The obviousness of Millar’s influences would become more and more of a problem as his work for Fleetway continued. Of course, 2000AD had been founded upon a deliberate policy of appropriating and adapting successful pop culture properties. Other comics might have sought to obscure the influence, for example, of movies such as Dirty Harry and Death Race 2000 upon the genesis of Judge Dredd. But 2000AD shamelessly and rightfully appeared to glory in its ability to plunder, recast and regularly improve upon the trends of the moment. For in creating Dredd, writer John Wagner, artist Carlos Ezquerra and editor Pat Mills had done far, far more than simply replicate characters, scenes and concepts from existing properties. Dredd’s fascist, after-the-apocalypse future would prove to be a swiftly-evolving, complex and provocative playground in which any number of cultural reference points could be playfully adapted and put to use. A casual glance might have defined the first version of Dredd as a one-note hybrid of an Eastwood-informed vigilante and dystopian sci-fi clichés. But time would show it to be a strip that was as capable of hosting slapstick comedy as scimitar-sharp social satire, space opera as kitchen sink tragedy.

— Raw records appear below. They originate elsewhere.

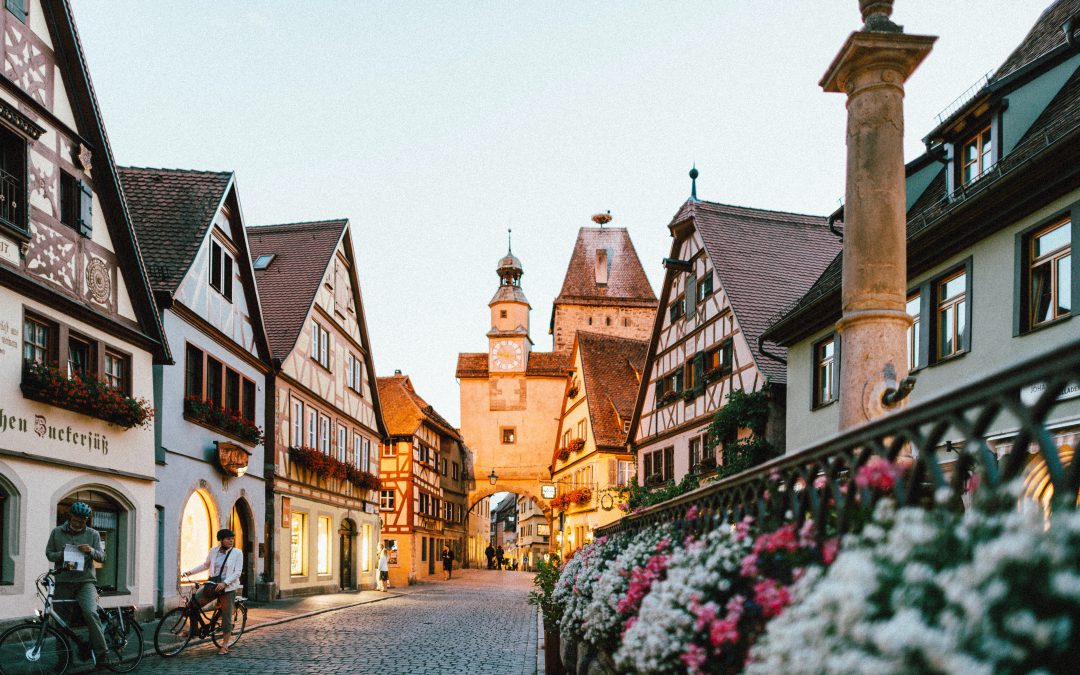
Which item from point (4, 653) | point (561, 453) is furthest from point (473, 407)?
point (4, 653)

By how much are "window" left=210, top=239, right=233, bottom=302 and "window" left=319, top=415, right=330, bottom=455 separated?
Result: 734 centimetres

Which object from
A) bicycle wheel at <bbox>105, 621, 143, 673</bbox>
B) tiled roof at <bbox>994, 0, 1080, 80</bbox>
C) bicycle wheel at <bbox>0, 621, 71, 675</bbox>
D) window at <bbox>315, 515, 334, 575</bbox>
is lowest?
window at <bbox>315, 515, 334, 575</bbox>

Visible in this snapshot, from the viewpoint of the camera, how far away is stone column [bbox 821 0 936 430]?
655cm

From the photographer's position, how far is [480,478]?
6112 cm

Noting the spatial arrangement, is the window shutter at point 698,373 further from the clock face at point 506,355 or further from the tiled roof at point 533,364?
the clock face at point 506,355

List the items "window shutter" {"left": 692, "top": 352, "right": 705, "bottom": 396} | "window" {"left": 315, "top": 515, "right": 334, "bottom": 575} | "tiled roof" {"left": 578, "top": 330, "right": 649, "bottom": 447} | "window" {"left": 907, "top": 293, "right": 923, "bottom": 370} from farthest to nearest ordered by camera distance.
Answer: "tiled roof" {"left": 578, "top": 330, "right": 649, "bottom": 447}
"window" {"left": 315, "top": 515, "right": 334, "bottom": 575}
"window shutter" {"left": 692, "top": 352, "right": 705, "bottom": 396}
"window" {"left": 907, "top": 293, "right": 923, "bottom": 370}

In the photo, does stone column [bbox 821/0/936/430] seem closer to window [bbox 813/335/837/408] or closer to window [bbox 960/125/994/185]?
window [bbox 960/125/994/185]

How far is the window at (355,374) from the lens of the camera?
3086 cm

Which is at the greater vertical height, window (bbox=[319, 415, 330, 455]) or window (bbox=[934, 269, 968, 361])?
window (bbox=[934, 269, 968, 361])

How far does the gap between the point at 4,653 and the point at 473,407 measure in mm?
54466

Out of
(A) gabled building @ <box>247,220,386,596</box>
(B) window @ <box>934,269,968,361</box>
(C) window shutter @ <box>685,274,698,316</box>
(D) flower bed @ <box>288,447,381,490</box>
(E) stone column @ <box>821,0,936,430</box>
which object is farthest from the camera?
(C) window shutter @ <box>685,274,698,316</box>

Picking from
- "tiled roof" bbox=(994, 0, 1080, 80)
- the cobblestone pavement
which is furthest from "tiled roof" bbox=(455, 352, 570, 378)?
"tiled roof" bbox=(994, 0, 1080, 80)

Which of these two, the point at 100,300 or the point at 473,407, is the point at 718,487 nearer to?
the point at 100,300

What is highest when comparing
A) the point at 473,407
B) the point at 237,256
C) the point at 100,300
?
the point at 237,256
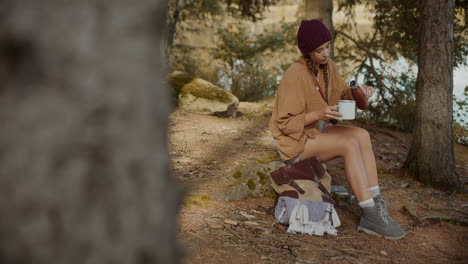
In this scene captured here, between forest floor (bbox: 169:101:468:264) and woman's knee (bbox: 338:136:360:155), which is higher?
woman's knee (bbox: 338:136:360:155)

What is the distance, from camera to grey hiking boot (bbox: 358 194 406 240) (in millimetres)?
3775

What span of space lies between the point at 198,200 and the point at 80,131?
293 centimetres

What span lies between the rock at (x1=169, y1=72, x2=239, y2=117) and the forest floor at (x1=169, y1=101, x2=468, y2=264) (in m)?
1.76

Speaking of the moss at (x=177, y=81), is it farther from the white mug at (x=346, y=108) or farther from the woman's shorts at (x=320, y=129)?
the white mug at (x=346, y=108)

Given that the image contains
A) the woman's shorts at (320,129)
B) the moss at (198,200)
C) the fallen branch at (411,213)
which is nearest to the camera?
the moss at (198,200)

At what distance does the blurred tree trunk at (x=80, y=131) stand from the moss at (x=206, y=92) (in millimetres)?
7026

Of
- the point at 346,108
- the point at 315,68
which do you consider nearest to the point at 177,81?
the point at 315,68

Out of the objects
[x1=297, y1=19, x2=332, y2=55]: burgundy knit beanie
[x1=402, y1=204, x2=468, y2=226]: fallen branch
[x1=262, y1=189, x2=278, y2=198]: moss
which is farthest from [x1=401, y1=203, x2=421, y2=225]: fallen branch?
[x1=297, y1=19, x2=332, y2=55]: burgundy knit beanie

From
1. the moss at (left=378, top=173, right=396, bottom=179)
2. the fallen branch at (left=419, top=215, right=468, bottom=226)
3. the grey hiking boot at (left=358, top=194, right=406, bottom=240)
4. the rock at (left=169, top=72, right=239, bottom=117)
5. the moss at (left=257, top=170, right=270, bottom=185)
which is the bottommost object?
the fallen branch at (left=419, top=215, right=468, bottom=226)

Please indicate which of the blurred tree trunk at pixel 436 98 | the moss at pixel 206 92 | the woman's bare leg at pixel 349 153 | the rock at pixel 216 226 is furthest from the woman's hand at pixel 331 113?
the moss at pixel 206 92

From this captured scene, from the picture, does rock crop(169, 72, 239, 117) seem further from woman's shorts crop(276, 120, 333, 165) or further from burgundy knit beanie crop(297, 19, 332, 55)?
burgundy knit beanie crop(297, 19, 332, 55)

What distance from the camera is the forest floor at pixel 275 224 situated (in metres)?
3.26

If some early 2000AD strips such as M.A.C.H.1, a grimy Brit-centric reworking of the Six Million Dollar Man, would never convincingly escape the constraints of their source material, others would do exactly that, and to considerable effect too.

By contrast, Millar’s scripts would more and more seem to be bolted together from a limited range of obvious, undigested, and often out-of-date influences. These could be so numerous and ill-considered that his stories came to regularly seem more like a relentless statement of his taste than the well-worked product of his craft. And so, the debt that Zenith: Tales Of The Alternative Earths owed to Alan Moore’s work was nothing compared to 1992’s Robohunter: Return To Verdus. There, an inexplicably story-sinking parody of Moore’s mid-’80s Green Lantern stories was partnered with an awkward poke at the purple-prose of the writer’s Marvelman tales. Neither example sat at all well with either Millar’s plot, such as it was, or the future world of the strip’s title character. But Millar seems to have been carelessly knitting together narratives almost at random from his own obsessions. It seemed to be a distinctly post-modern approach, and yet it reflected little if anything at all of post-modern theory. Soon, Robohunter would even feature a breathtakingly guileless version of The Fat Slags from Viz, although Millar would regrettably ignore their scatological feminism in favour of an excess of ugly-hearted misogyny. Surface rather than substance, it seems, was what captured Millar’s jackdaw attention.

from Robohunter: Return To Verdus Part 9 in 2000AD #801 by Casanovas and JR. Millar parodies Moore’s take on the Green Lantern Corp. In doing so, he even produces an analogue for Leezle Pon, the smallpox GL mentioned, though not shown, in Moore’s back-up tale in Green Lantern 2:188.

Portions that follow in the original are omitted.